## begin SELECTED EXTRACT

# SRAM XD-R (12 speed road standard) ?



## Migen21 (Oct 28, 2014)

I've been running Shimano 11 speed for several years now and haven't paid much attention to anything related to SRAM.

That is until recently when I bought a new SRAM 1x gravel bike and decided to buy a set of aftermarket wheels for it.

The bike (Norco Search XR Force 1) came stock with a set of WTB Frequency wheels with a SRAM XD Driver and XG-1180 (10-42) rear cassette.

The aftermarket wheels I bought were Boyd Jocassee's, and I ordered them with White Industries CLD Hubs with an "XD" driver and an additional Shimano 11 Speed driver in case I decide to convert the bike, or want to use the wheels on one of my other bikes.

I bought a second SRAM XG-1180 cassette to install in the new wheels and when I mounted it on the bike, immediately noticed a slight wobble in the cassette. Not sure if this was a hub issue or something else, I emailed Boyd. He informed me that the White Ind CLD "XD" driver is actually an 'XD-R' (XD Road) driver, which is 1.8mm wider than the standard 11 speed XD driver, and that I needed to add a 1.8mm spacer between the cassette and the hub to properly tighten and align the cassette.

I did this. Unfortunately, it didn't resolve my 'wobble' issue, which turned out to be a deformed inner ring on the cassette (which is being returned for warranty replacement). It did however improve the shifting/indexing (no surprise there).

Anyway, apparently this new(?) XDR (XD Road - presumably to allow for 12 speed cassettes on road bikes ?) standard isn't totally new. I found some references to it online back in late 2016. What's strange is, despite having developed what is effectively a 12 speed road cassette driver, they have not developed a cassette for it. So far, only 3T has done that, presumably it is the basis for the 3T Strada road bike, which would likely benefit from having a 12 speed cassette, seeing as it does not support a front derailleur.

## end SELECTED EXTRACT

### SET EXERCISE
Answer these from the thread about the SRAM XD-R standard:
(a) Which rear cassette came stock on the Norco Search XR Force 1?
(b) How much wider is the XD-R driver than the standard 11 speed XD driver?
(c) What turned out to be the cause of the wobble in the cassette?
The lines after this text have nothing to do with it.

## begin DATASET

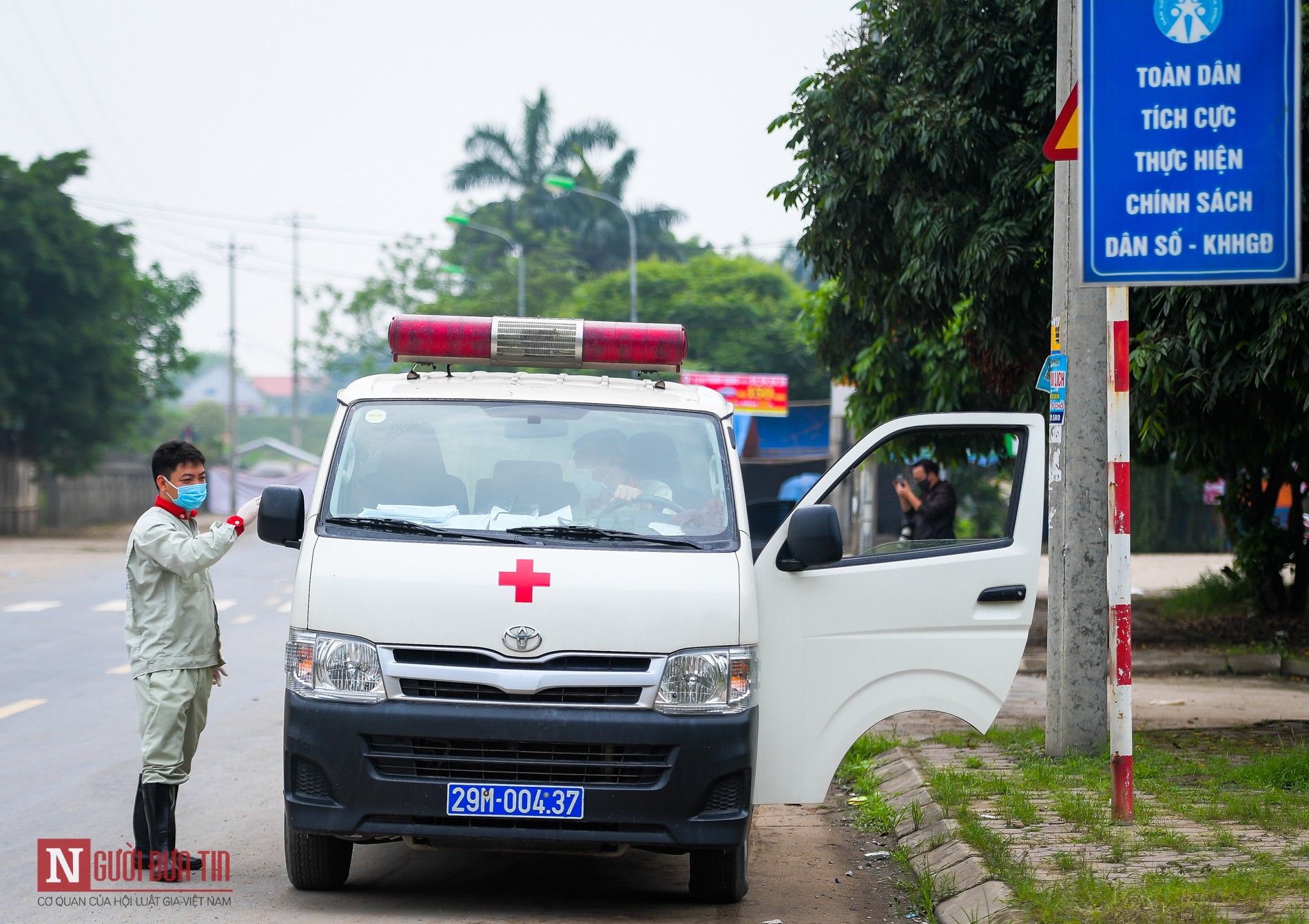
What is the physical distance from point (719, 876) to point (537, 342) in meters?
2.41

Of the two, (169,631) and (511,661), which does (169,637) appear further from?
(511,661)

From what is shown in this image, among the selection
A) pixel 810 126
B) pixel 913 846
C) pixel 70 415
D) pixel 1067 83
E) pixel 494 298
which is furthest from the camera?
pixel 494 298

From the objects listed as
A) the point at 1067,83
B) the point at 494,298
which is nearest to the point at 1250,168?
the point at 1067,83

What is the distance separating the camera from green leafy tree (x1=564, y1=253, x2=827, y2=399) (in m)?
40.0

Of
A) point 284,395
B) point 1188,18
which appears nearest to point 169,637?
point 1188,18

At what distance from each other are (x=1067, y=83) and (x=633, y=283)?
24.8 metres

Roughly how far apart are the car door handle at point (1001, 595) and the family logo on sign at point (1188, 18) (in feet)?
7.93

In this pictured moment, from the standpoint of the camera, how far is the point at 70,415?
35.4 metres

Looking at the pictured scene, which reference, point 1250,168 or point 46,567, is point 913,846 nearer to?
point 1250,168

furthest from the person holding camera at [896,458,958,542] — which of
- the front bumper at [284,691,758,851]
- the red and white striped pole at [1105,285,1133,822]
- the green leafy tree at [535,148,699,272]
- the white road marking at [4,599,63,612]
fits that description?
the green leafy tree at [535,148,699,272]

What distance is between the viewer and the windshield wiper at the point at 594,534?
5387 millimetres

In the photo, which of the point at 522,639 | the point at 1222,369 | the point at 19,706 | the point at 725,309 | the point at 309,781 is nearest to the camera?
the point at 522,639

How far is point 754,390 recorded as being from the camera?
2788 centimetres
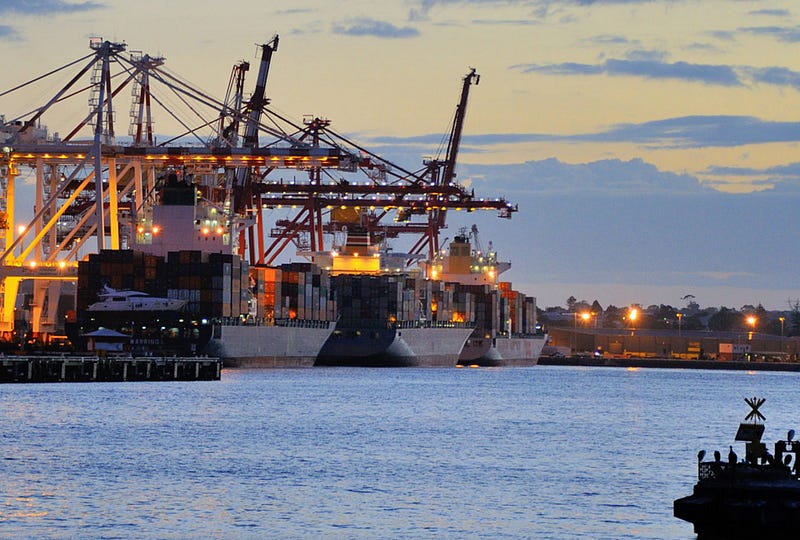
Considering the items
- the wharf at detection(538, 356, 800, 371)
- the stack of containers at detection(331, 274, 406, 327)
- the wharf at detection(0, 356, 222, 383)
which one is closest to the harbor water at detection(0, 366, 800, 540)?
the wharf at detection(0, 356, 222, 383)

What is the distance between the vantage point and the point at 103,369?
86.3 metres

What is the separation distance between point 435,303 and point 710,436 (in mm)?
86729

## end DATASET

### FINAL RESULT
(a) A SRAM XG-1180 (10-42) cassette.
(b) 1.8mm.
(c) A deformed inner ring on the cassette.